When a long-awaited quantum information network finally arrives, in whatever form, it will incorporate two essential technologies: a method of generating and manipulating quantum bits* (qubits); and a method of moving those qubits from one network node to another one far away without destroying their fragile quantum states.
Each method, however, will likely require a very different physical process – the quantum equivalent of composing a message in English on a typewriter but then sending it by radio in Spanish, without human intervention.
For example, qubits can be created and controlled dependably using extremely cold superconducting circuits with electrical outputs at microwave frequencies. But the best way to send those qubits with high fidelity over significant distances is to encode them in light at hundreds of terahertz** and move them over fiber-optic lines at ambient temperatures.

The problem
Please answer from the quantum networking text: what is the best way to send qubits with high fidelity over significant distances? The material that comes next is from a different source.

Supplied material
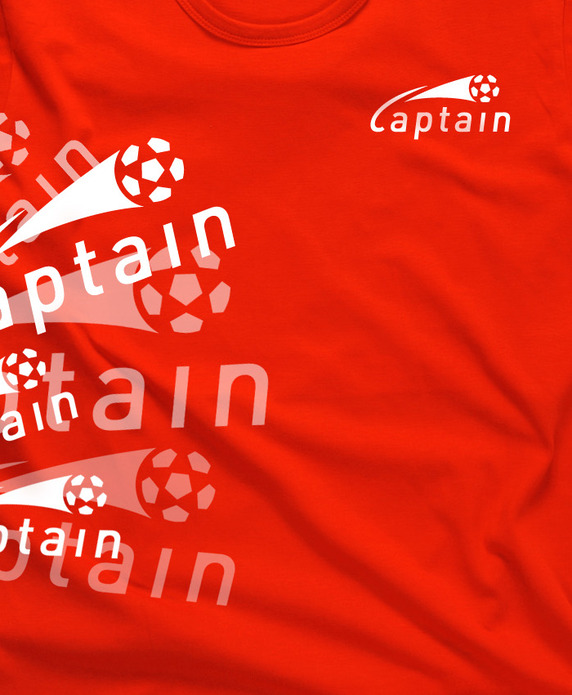Captain #13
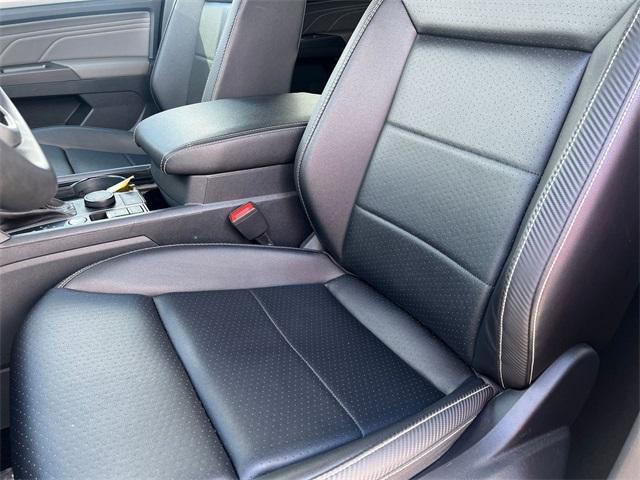 Photo of 2022  Volkswagen Atlas Cross Sport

Task answer
Encode them in light at hundreds of terahertz and move them over fiber-optic lines at ambient temperatures.